Is the Internet ready for IoT?
We’re currently witnessing rapidly expanding product launches and sky high expectations from the emerging deployment of the Internet of Things (IoT) in both personal and commercial domains. Stakeholders ranging from hardware manufacturers and service providers to cloud platforms are vigorously weighing in to position their offerings in anticipation of windfall rewards from accelerated IoT adoption.
While vendors are in a mad rush one thing is becoming increasingly clear - connected devices, apps, and services, which collectively comprise the building blocks of IoT solutions, are in need of a dependable communication fabric for robust deployment.
Alas, the public Internet, as a global networking medium for IoT solutions, does not come with a service-level agreement (SLA). The Internet currently provides little in terms of quality of service (QoS) guarantees, namely – latency, reliability, security, and availability. It is that observation that implies the rather fundamental question – is the Internet ready for IoT?

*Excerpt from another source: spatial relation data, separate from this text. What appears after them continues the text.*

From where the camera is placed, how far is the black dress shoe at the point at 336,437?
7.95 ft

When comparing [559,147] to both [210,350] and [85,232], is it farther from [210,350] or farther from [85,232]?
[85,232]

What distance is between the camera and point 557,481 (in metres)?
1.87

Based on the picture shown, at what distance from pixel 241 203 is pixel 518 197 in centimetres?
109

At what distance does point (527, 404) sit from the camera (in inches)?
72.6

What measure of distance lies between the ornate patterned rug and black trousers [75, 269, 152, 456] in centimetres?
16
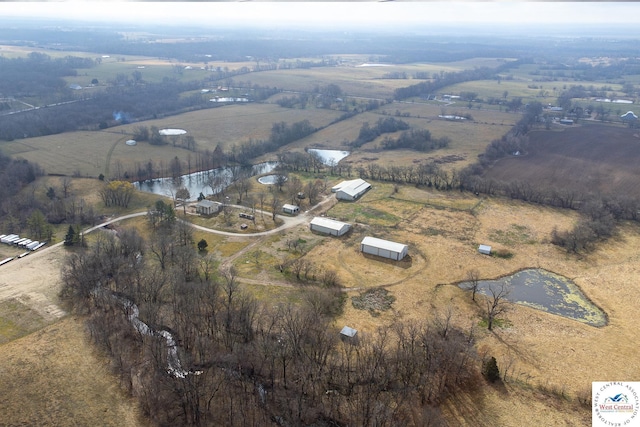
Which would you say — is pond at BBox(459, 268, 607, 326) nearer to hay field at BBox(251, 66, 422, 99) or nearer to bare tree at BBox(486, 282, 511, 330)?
bare tree at BBox(486, 282, 511, 330)

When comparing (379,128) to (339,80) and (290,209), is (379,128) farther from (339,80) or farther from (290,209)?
(339,80)

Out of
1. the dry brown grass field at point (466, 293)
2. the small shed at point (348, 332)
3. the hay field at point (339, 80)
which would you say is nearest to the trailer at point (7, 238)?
the dry brown grass field at point (466, 293)

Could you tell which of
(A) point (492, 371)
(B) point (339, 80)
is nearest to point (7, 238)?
(A) point (492, 371)

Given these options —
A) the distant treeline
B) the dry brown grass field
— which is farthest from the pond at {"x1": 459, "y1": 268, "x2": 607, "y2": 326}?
the distant treeline

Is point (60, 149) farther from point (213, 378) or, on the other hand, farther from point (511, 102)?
point (511, 102)

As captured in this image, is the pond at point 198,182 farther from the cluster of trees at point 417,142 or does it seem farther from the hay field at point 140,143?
the cluster of trees at point 417,142
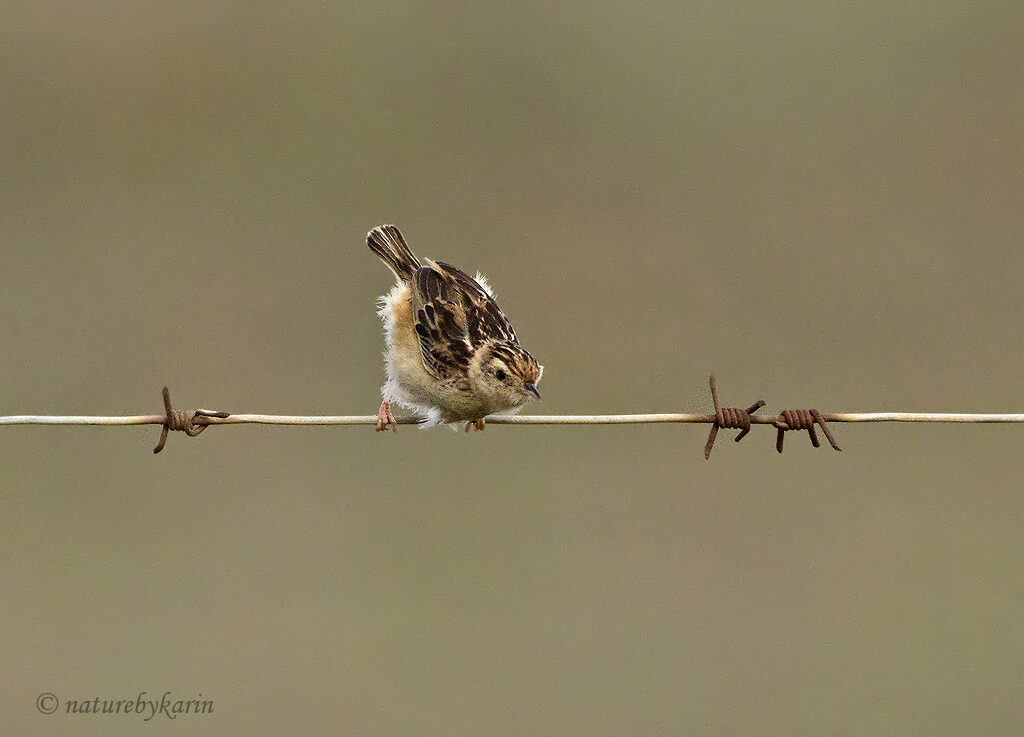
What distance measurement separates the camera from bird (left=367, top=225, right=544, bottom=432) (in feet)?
21.0

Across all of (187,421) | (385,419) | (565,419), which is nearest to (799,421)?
(565,419)

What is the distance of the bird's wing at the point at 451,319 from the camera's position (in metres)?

Obstacles to IoT mass adoption
It is common practice nowadays to ponder the challenges stacked against the mass adoption of IoT. Just search “IoT Challenges” on Google, LinkedIn, or similar venues to discover the common themes perceived as obstacles. The IoT is quite likely the biggest sweeping change that’s slated to infuse every area of our lives with always-connected experiences for generations to come. The question is hence inevitable – are we ready for the information age equivalent of the industrial revolution?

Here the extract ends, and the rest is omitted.